A Bag Contains 8 Red Marbles 6 Blue Marbles

B find probabilities for p bb p br p rb p ww p at least one red p exactly one red 3.

A bag contains 8 red marbles 6 blue marbles.

We will assume that only two marbles are drawn from the bag and hence there are two cases. You draw 3 marbles out at random without replacement. These are clearly all yellow. The probability that none of the marbles are red is.

So i could pick that green marble or that green marble. The first marble is not returned in the bag before drawing the second. Two marbles are drawn without replacement. And then there s one blue marble in the bag.

There s two red marbles in the bag. There s one blue marble. If three marbles are drawn out of the bag what is the probability to the nearest 1000th that all three marbles drawn will be blue. There s two green marbles in the bag.

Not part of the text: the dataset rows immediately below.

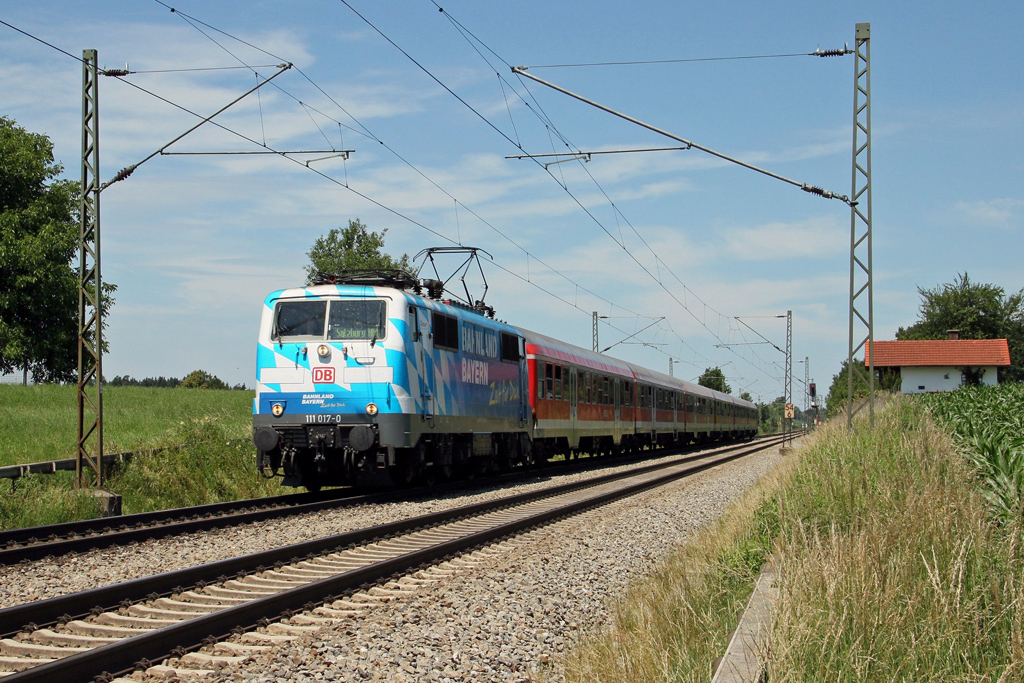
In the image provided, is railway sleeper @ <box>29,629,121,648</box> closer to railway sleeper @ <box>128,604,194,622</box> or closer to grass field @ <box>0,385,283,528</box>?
railway sleeper @ <box>128,604,194,622</box>

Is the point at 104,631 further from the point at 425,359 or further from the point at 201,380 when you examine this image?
the point at 201,380

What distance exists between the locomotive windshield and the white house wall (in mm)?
59288

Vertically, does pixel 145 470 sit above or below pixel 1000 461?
below

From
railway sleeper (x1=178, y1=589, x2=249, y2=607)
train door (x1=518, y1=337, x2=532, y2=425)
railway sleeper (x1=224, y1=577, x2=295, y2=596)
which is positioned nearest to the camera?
railway sleeper (x1=178, y1=589, x2=249, y2=607)

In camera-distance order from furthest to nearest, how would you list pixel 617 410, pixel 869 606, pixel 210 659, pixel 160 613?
pixel 617 410 < pixel 160 613 < pixel 210 659 < pixel 869 606

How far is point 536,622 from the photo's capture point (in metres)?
7.09

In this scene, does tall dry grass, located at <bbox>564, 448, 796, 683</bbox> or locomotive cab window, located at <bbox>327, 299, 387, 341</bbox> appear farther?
locomotive cab window, located at <bbox>327, 299, 387, 341</bbox>

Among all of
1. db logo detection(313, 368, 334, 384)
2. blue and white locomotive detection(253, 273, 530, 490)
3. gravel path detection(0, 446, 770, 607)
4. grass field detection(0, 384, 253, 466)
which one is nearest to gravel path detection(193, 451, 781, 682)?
gravel path detection(0, 446, 770, 607)

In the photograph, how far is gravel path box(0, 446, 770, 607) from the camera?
311 inches

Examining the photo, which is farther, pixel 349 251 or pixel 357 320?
pixel 349 251

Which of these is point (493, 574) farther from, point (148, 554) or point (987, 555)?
point (987, 555)

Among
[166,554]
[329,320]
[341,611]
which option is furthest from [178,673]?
[329,320]

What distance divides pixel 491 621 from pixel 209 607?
2114 mm

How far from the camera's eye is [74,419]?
2634cm
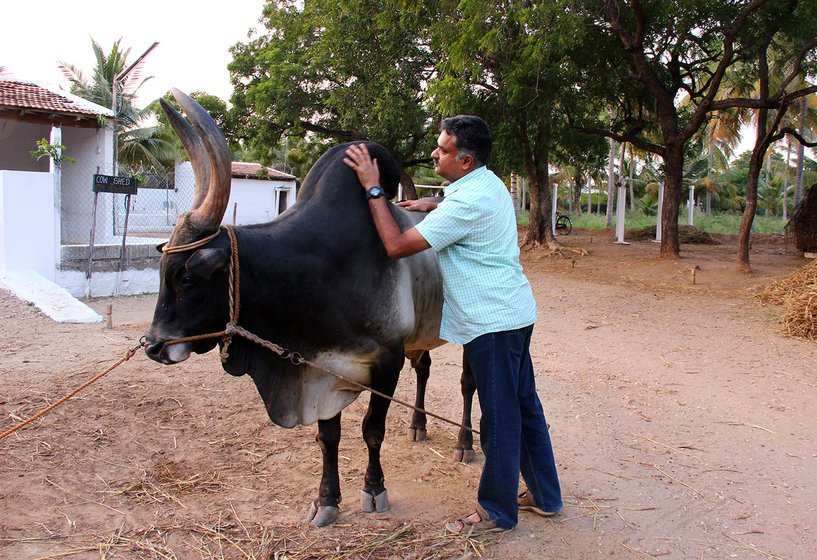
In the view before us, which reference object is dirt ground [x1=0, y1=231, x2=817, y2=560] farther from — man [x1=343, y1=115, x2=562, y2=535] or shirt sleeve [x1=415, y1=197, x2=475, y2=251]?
shirt sleeve [x1=415, y1=197, x2=475, y2=251]

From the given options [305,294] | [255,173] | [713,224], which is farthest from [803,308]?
[255,173]

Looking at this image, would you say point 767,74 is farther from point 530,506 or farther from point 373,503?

Two marbles are drawn without replacement from a jar containing 4 black and 6 white marbles. There are 8 6 48 ways of drawing blue then red so p 8 6 18 18 4 3 9 9 4 3 9 4 27 0 148148148 or just under 15. So i could pick that red marble or that red marble. Randomly choose two marbles one at a time and without replacement.

A jar contains 4 black marbles and 3 red marbles. A bag contains 9 red marbles 8 white marbles and 6 blue marbles. Find p red and blue. So this is all the possible outcomes.

A bag contains 8 red marbles 6 blue marbles and 3 green marbles. A bag contains 8 blue marbles 6 red marbles and 4 green marbles. A bag contains 8 red marbles 4 white marbles and 5 blue marbles. A the probability that the first marble is red and the second is white.

A draw the tree diagram for the experiment. The first marble is returned in the bag before drawing the second. C the probability that the second marble is blue. Given that you have bb.

What is the probability of selecting a red marble replacing it in the bag and then selecting a green marble. Find the following probabilities and round to 4 decimal places a. A bag contains 8 red marbles 7 white marbles and 7 blue marbles.